Selasa, 16 Desember 2008

Ini Bukan Gado-Gado, (Tapi) ini Nano-Nano!

Ini Bukan Gado-Gado (Tapi) ini Nano-Nano! (13 Desember 2003)
Pagi ini saya bangun jam jam 9 pagi, saya punya alasan untuk hal buruk ini, saya harap Anda tak perlu menirunya tapi maafkan saya. Ini hari Sabtu dan tidak ada kuliah. Kedua, semalam saya mengerjakan tugas review dan membuat artikel dari jurnal-jurnal asing untuk mata kuliah seminar psikologi sosial dan klinis, pasalnya saya akan mempresentasikannya minggu depan. Karena jurnal berbahasa Inggris, saya harus menerjemahkannya duluan. Pertama saya membutuhkan bantuan bapak Rekso (nama sebuah translate-tool) yang baik hati untuk menerjemahkannya. Kemudian hasilnya saya selaraskan lagi, cari padanan kata yang tepat sesuai konteks kalimat, otomatis yah tetap buka-buka kamus juga. Alhasil tak terasa sudah jam 3 pagi. Otot-otot leher saya sudah menegang, tandanya saya harus istirahat. Maka tidurlah saya hingga terbangun jam 9 tadi.
Di luar cuaca cerah. Saya berinisiatif untuk merealisasikan proyek tertunda saya, cuci pakaian kotor. Jogja selalu hujan belakangan ini, dan pagi ini matahari adalah berkah buat saya, paling tidak pakaian saya tidak terkena efek bau apek karena kurang sengatan matahari. Selesai mencuci, perut keroncongan. Ah, di dompet tak ada uang lagi. Maka saya kemudian beranjak ke ATM yang kebetulan dekat kost. Di jalan Bumijo Lor seperti biasa pukul 11 siang adalah waktu termacetnya. Jelas bahwa letak TK-SD Tarakanita ada di wilayah itu. Anda tentu tahu jaringan persekolahan Tarakanita yang terkenal itu, kalangan mana yang bersekolah disitu yang jelas akan berkorelasi (menurut saya sih) dengan puluhan kendaraan pribadi roda empat yang bergerak bak semut, makanya jalan Bumijo Lor yang lebarnya kurang lebih 5 meteran itu terasa macet dan ramai setiap harinya terutama jam masuk dan jam pulang sekolah. Belum lagi badan jalan yang dipakai untuk parkiran.

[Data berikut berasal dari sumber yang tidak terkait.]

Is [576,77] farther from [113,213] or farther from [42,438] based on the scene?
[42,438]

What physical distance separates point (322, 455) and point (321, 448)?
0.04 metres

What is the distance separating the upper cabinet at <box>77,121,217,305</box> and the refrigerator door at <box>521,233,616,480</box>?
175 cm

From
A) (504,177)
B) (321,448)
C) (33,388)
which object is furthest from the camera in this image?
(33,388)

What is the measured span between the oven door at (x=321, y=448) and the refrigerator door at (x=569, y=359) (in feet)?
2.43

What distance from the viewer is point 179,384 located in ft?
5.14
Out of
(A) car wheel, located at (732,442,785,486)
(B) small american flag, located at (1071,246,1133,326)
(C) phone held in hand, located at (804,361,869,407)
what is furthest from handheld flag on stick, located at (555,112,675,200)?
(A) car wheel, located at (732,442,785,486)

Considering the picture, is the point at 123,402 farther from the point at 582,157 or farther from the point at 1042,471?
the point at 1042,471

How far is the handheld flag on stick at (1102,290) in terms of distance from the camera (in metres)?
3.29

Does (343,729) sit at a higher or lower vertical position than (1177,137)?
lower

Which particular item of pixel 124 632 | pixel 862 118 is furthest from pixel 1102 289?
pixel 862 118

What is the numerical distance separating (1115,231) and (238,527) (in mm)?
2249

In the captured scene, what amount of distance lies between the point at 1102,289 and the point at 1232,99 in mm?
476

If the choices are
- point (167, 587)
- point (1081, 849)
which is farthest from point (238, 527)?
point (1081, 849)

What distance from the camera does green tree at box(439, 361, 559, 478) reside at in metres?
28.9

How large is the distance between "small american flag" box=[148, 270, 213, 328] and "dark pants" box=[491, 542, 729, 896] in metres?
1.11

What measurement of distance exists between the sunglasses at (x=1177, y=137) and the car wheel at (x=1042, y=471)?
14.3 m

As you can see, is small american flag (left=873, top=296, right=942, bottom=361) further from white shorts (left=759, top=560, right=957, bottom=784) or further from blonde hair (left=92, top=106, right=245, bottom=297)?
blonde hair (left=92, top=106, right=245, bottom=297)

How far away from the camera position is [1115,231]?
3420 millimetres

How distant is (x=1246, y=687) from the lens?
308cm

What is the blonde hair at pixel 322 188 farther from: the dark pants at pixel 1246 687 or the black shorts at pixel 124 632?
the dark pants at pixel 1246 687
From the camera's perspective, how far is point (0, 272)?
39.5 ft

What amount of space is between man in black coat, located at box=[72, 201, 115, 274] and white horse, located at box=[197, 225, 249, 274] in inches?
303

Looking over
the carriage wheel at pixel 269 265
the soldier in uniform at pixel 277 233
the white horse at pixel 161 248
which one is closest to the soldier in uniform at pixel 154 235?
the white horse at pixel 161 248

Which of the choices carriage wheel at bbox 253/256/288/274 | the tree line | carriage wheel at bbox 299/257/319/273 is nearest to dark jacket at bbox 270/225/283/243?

Inilah masalah yang tak ada habisnya dari Negara ini. Kemacetan, global warming, krisis energy, ketenagakerjaan. Yah, kendaraan pribadi yang kian banyak tidak beriringan dengan ‘perluasan’ jalan (kata teman saya sampai Lebaran monyet pun tak akan mungkin bertambahnya kendaraan pribadi dan bertambah luasnya jalanan, (atau) semakin luasnya bumi he-he). Lima meter yah tetap saja lima meter, karena pasti akan tergeser juga dengan pemukiman. Masalah baru kini adalah efek rumah kaca dari asap knalpot, polusi dan penyakit. Belum lagi soal krisis energi, minyak mahal, lagi langka. Toh, kendaraan pribadi di jalanan makin banyak. Lantas ada alasan, kalau membuat kebijakan pembatasan kendaraan pribadi dengan pajak yang tinggi, maka efek negatif akan diterima kalangan pengusaha otomotif dan tenaga kerja (buruh) yang terlibat di dalamnya. Lagi-lagi membuat dilema pemerintah. Solusi dengan pengadaan alat transportasi umum masal toh tetap ketinggalan kereta dibandingkan angka transaksi jual-beli kendaraan pribadi. Ibaratnya jika dinas Perhubungan bangga sudah menyiapkan 50 armada bus kota Trans Jogja untuk tahun 2008, maka tahun 2008 sendiri angka jual-beli kendaraan pribadi sudah berkali-kali lipat dari angka 50 itu. Ini adalah lingkaran setan.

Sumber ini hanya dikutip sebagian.